TASK BRIEF: Print the data in full, exactly as it reads.

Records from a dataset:
● ● ● ● ●

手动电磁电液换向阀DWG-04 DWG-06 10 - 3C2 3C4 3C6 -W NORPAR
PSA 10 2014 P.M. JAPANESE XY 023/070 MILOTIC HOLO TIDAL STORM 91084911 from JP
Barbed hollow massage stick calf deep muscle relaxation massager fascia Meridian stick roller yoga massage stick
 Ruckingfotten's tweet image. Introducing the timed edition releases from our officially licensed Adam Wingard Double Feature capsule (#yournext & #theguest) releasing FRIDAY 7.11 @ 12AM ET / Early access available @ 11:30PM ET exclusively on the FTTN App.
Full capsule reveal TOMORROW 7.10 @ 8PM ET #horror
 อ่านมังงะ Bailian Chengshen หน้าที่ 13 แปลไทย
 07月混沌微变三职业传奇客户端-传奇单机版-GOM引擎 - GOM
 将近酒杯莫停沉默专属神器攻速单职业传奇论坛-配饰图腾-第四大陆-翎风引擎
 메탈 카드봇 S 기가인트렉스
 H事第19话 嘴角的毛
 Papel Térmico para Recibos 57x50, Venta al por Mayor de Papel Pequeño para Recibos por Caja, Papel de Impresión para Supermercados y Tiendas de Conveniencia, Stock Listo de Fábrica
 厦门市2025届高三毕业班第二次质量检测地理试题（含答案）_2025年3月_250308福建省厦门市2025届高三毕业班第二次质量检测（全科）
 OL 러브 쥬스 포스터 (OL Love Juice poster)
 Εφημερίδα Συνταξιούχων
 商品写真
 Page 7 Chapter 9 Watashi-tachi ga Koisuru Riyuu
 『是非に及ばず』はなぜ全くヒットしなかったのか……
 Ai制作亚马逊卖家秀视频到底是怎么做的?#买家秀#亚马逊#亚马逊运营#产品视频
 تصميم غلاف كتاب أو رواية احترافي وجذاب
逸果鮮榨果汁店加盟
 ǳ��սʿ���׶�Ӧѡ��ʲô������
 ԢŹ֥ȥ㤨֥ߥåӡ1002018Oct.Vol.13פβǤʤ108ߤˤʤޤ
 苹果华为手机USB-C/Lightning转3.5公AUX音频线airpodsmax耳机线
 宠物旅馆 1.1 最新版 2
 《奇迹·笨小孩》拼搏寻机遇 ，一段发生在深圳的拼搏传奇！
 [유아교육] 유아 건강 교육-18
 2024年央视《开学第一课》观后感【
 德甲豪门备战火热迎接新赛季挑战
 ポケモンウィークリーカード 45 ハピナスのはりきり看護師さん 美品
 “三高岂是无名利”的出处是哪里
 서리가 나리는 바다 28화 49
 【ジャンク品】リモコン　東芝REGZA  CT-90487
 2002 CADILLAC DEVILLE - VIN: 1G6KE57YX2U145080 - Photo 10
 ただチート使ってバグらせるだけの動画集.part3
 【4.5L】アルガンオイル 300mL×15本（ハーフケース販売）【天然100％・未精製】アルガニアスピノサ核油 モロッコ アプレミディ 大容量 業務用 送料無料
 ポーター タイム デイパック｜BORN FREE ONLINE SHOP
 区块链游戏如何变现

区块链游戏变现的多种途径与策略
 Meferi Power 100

● ● ● ● ●

RESULT OF THIS TASK:
手动电磁电液换向阀DWG-04 DWG-06 10 - 3C2 3C4 3C6 -W NORPAR
PSA 10 2014 P.M. JAPANESE XY 023/070 MILOTIC HOLO TIDAL STORM 91084911 from JP
Barbed hollow massage stick calf deep muscle relaxation massager fascia Meridian stick roller yoga massage stick
 Ruckingfotten's tweet image. Introducing the timed edition releases from our officially licensed Adam Wingard Double Feature capsule (#yournext & #theguest) releasing FRIDAY 7.11 @ 12AM ET / Early access available @ 11:30PM ET exclusively on the FTTN App.
Full capsule reveal TOMORROW 7.10 @ 8PM ET #horror
 อ่านมังงะ Bailian Chengshen หน้าที่ 13 แปลไทย
 07月混沌微变三职业传奇客户端-传奇单机版-GOM引擎 - GOM
 将近酒杯莫停沉默专属神器攻速单职业传奇论坛-配饰图腾-第四大陆-翎风引擎
 메탈 카드봇 S 기가인트렉스
 H事第19话 嘴角的毛
 Papel Térmico para Recibos 57x50, Venta al por Mayor de Papel Pequeño para Recibos por Caja, Papel de Impresión para Supermercados y Tiendas de Conveniencia, Stock Listo de Fábrica
 厦门市2025届高三毕业班第二次质量检测地理试题（含答案）_2025年3月_250308福建省厦门市2025届高三毕业班第二次质量检测（全科）
 OL 러브 쥬스 포스터 (OL Love Juice poster)
 Εφημερίδα Συνταξιούχων
 商品写真
 Page 7 Chapter 9 Watashi-tachi ga Koisuru Riyuu
 『是非に及ばず』はなぜ全くヒットしなかったのか……
 Ai制作亚马逊卖家秀视频到底是怎么做的?#买家秀#亚马逊#亚马逊运营#产品视频
 تصميم غلاف كتاب أو رواية احترافي وجذاب
逸果鮮榨果汁店加盟
 ǳ��սʿ���׶�Ӧѡ��ʲô������
 ԢŹ֥ȥ㤨֥ߥåӡ1002018Oct.Vol.13פβǤʤ108ߤˤʤޤ
 苹果华为手机USB-C/Lightning转3.5公AUX音频线airpodsmax耳机线
 宠物旅馆 1.1 最新版 2
 《奇迹·笨小孩》拼搏寻机遇 ，一段发生在深圳的拼搏传奇！
 [유아교육] 유아 건강 교육-18
 2024年央视《开学第一课》观后感【
 德甲豪门备战火热迎接新赛季挑战
 ポケモンウィークリーカード 45 ハピナスのはりきり看護師さん 美品
 “三高岂是无名利”的出处是哪里
 서리가 나리는 바다 28화 49
 【ジャンク品】リモコン　東芝REGZA  CT-90487
 2002 CADILLAC DEVILLE - VIN: 1G6KE57YX2U145080 - Photo 10
 ただチート使ってバグらせるだけの動画集.part3
 【4.5L】アルガンオイル 300mL×15本（ハーフケース販売）【天然100％・未精製】アルガニアスピノサ核油 モロッコ アプレミディ 大容量 業務用 送料無料
 ポーター タイム デイパック｜BORN FREE ONLINE SHOP
 区块链游戏如何变现

区块链游戏变现的多种途径与策略
 Meferi Power 100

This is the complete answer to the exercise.